> _TASK BRIEF_
Reproduce the following records exactly from the line containing "χαμογελώντας γυναίκα γραφείων" onward, ending with the last line and including it.

> _DATASET RECORDS_
========

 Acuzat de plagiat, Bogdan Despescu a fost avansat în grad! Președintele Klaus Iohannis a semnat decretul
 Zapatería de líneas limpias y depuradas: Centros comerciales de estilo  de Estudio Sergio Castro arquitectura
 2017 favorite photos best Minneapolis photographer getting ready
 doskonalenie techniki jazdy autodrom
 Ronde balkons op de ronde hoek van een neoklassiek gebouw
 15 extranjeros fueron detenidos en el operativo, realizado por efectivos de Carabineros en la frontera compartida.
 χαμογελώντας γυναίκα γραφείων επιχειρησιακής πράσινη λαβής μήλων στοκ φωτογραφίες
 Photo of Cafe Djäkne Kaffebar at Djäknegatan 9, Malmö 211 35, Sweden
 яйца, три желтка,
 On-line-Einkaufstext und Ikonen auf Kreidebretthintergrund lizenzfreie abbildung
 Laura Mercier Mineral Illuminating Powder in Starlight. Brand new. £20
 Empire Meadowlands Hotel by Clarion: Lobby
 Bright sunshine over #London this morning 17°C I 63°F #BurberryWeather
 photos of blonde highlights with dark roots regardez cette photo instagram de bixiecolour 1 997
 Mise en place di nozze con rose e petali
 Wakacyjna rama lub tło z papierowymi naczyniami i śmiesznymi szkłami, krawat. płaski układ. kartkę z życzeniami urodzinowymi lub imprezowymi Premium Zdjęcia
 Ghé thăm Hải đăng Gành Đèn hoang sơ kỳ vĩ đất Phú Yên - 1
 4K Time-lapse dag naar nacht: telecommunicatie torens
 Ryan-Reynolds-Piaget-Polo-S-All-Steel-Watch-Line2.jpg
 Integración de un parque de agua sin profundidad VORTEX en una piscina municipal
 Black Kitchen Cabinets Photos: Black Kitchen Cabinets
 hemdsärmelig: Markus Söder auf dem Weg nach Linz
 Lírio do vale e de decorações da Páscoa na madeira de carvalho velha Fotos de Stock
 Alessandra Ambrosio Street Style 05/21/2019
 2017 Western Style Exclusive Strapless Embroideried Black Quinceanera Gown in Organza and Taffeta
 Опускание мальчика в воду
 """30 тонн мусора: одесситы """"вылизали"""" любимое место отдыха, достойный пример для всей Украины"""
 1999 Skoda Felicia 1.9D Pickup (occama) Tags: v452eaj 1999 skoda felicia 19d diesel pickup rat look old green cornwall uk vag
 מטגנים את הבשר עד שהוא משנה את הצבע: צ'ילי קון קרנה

========

> _RESULT BELOW_
 χαμογελώντας γυναίκα γραφείων επιχειρησιακής πράσινη λαβής μήλων στοκ φωτογραφίες
 Photo of Cafe Djäkne Kaffebar at Djäknegatan 9, Malmö 211 35, Sweden
 яйца, три желтка,
 On-line-Einkaufstext und Ikonen auf Kreidebretthintergrund lizenzfreie abbildung
 Laura Mercier Mineral Illuminating Powder in Starlight. Brand new. £20
 Empire Meadowlands Hotel by Clarion: Lobby
 Bright sunshine over #London this morning 17°C I 63°F #BurberryWeather
 photos of blonde highlights with dark roots regardez cette photo instagram de bixiecolour 1 997
 Mise en place di nozze con rose e petali
 Wakacyjna rama lub tło z papierowymi naczyniami i śmiesznymi szkłami, krawat. płaski układ. kartkę z życzeniami urodzinowymi lub imprezowymi Premium Zdjęcia
 Ghé thăm Hải đăng Gành Đèn hoang sơ kỳ vĩ đất Phú Yên - 1
 4K Time-lapse dag naar nacht: telecommunicatie torens
 Ryan-Reynolds-Piaget-Polo-S-All-Steel-Watch-Line2.jpg
 Integración de un parque de agua sin profundidad VORTEX en una piscina municipal
 Black Kitchen Cabinets Photos: Black Kitchen Cabinets
 hemdsärmelig: Markus Söder auf dem Weg nach Linz
 Lírio do vale e de decorações da Páscoa na madeira de carvalho velha Fotos de Stock
 Alessandra Ambrosio Street Style 05/21/2019
 2017 Western Style Exclusive Strapless Embroideried Black Quinceanera Gown in Organza and Taffeta
 Опускание мальчика в воду
 """30 тонн мусора: одесситы """"вылизали"""" любимое место отдыха, достойный пример для всей Украины"""
 1999 Skoda Felicia 1.9D Pickup (occama) Tags: v452eaj 1999 skoda felicia 19d diesel pickup rat look old green cornwall uk vag
 מטגנים את הבשר עד שהוא משנה את הצבע: צ'ילי קון קרנה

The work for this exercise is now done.